No había otra salida. Una vez en el gobierno se volvió evidente que era el único remedio. El resto de las instituciones estaba tan corrompido y la amenaza era tan acuciante que optamos por lo único sensato. No había otra manera de enfrentar el peligro, la supervivencia del Estado se hallaba en entredicho, hicimos lo único que podíamos hacer. Era imperativo valerse del último recurso a nuestra disposición. Por riesgoso que fuera, teníamos que usar esa reserva de eficacia y lealtad para salvar a la patria.

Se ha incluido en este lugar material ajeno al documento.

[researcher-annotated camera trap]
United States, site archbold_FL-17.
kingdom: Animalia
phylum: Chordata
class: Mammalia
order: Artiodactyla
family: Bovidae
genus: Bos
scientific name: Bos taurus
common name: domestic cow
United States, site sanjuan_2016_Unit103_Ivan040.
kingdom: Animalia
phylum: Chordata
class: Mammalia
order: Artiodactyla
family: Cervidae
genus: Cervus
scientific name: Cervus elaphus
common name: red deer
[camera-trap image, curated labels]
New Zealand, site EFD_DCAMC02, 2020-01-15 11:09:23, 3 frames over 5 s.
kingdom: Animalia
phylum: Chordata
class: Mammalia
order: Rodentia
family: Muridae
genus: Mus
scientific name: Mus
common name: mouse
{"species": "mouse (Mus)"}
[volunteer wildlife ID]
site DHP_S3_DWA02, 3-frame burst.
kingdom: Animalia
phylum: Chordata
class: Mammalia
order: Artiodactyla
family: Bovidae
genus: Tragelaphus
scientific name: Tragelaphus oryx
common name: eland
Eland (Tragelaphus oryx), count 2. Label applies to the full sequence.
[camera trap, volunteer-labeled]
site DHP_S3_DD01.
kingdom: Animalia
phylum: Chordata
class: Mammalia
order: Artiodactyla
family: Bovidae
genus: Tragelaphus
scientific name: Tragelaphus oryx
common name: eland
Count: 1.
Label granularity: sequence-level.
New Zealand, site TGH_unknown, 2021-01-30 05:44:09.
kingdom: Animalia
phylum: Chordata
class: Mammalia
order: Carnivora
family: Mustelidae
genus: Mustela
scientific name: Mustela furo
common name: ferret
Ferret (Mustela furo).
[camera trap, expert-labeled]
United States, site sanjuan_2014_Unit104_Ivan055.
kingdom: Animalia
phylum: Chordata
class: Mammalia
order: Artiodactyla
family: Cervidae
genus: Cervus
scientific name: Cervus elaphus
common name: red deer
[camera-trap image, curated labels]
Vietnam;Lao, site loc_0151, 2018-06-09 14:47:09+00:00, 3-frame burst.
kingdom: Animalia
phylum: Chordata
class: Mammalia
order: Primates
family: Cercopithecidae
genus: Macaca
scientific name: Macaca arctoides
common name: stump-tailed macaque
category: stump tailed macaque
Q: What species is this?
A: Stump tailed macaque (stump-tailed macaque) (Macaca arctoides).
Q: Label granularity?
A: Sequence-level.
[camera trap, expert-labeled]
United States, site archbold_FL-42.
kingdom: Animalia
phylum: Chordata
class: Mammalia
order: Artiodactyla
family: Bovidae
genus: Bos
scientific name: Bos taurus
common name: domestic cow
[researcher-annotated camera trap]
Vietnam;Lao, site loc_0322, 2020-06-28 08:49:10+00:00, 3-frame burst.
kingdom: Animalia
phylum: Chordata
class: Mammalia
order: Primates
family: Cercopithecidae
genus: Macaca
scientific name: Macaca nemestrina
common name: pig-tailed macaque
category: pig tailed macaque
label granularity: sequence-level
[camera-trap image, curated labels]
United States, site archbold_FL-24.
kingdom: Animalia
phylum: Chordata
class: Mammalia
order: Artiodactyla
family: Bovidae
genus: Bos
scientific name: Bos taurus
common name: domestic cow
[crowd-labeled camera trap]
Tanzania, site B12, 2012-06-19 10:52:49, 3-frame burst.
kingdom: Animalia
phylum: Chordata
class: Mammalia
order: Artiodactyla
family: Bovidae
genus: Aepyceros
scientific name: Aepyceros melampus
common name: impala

Estos fueron más o menos los argumentos de los que se valió Felipe Calderón en 2006 para ordenar los primeros “operativos conjuntos” entre las policías federal, estatal y municipal y el Ejército para combatir al crimen organizado. Acaso la decisión más temeraria y perniciosa tomada por un presidente mexicano desde que Díaz Ordaz y Echeverría consintieran que los militares disparasen contra estudiantes desarmados en 1968. A partir de ese momento, el país no volvió a ser el mismo: en vez de un avispero de violencias incubadas y durmientes, se transformó en muy poco tiempo en uno de los lugares más peligrosos del planeta. La solución extrema se convirtió, así, en el problema. Y México reinició su escabrosa andadura militar.

Doce años después, el principal opositor al despliegue castrense recuperó los mismos argumentos de su enemigo histórico. No había otra salida. Una vez en el gobierno se volvió evidente que era el único remedio. El resto de las instituciones estaba tan corrompido y la amenaza era tan acuciante que optamos por lo único sensato. No había otra manera de enfrentar el peligro, la supervivencia del Estado se hallaba en entredicho, hicimos lo único que podíamos hacer. Era imperativo valerse del último recurso a nuestra disposición. Por riesgoso que fuera, teníamos que usar esa reserva de eficacia y lealtad para salvar a la patria.

Desde que llegó al poder, Andrés Manuel López Obrador no ha hecho otra cosa que llevar a su extremo la lógica calderonista -puesta en marcha por Genaro García Luna, hoy exhibido como emblema de su fracaso-, aunque disfrazándola hábilmente como una ruptura con el calderonismo. No solo la misma “solución” para el mismo problema, sino la misma “solución” para todos los problemas: de la seguridad pública a la construcción de infraestructura, de la administración de empresas al control de puertos y aduanas, de su incursión en el sistema financiero a cualquier otra área del gobierno que requiera una operación tan veloz y efectiva como opaca y ajena al escrutinio público.

Si durante décadas el viejo régimen revolucionario, fundado por antiguos militares y caudillos, se esmeró en arrinconar poco a poco al Ejército hasta expulsarlo de la toma de decisiones -en un tránsito que va de Lázaro Cárdenas a Miguel Alemán- para concentrarlo en labores humanitarias o secretas -como la Guerra Sucia-, el alzamiento zapatista de 1994 volvió a colocarlo como una herramienta necesaria para el Estado. Una arma secreta que estaba allí, en la sombra, lista para recuperar sus fueros.

Eso fue justo lo que hizo Calderón con su guerra contra el narco; eso fue lo que, con la misma indolencia que caracterizó a todo su gobierno, mantuvo Peña Nieto -con consecuencias como Tlatlaya o Ayotzinapa- y eso es lo que ahora ha exacerbado AMLO en la 4T. Quizás este nombre anunciaba ya sus intenciones: al menos en su imaginario, las otras tres transformaciones -la Independencia, la Reforma y la Revolución- se llevaron siempre a cabo con el concurso en primer plano del Ejército.

Nada puede haber de izquierdas en empoderar a los militares de maneras aún más obscenas que la derecha: igual que antes, la solución es el problema. Hoy, en un gobierno que cada mañana machaca a los conservadores, el Ejército espía impunemente a civiles e, igual que con Calderón o Peña Nieto, ejecuta a mansalva a civiles desarmados con el pretexto de ser delincuentes. Ni una ni otra cosa son excepciones, sino la consecuencia natural de esa lógica que hoy une, de la manera más perversa imaginable, a Calderón y a López Obrador.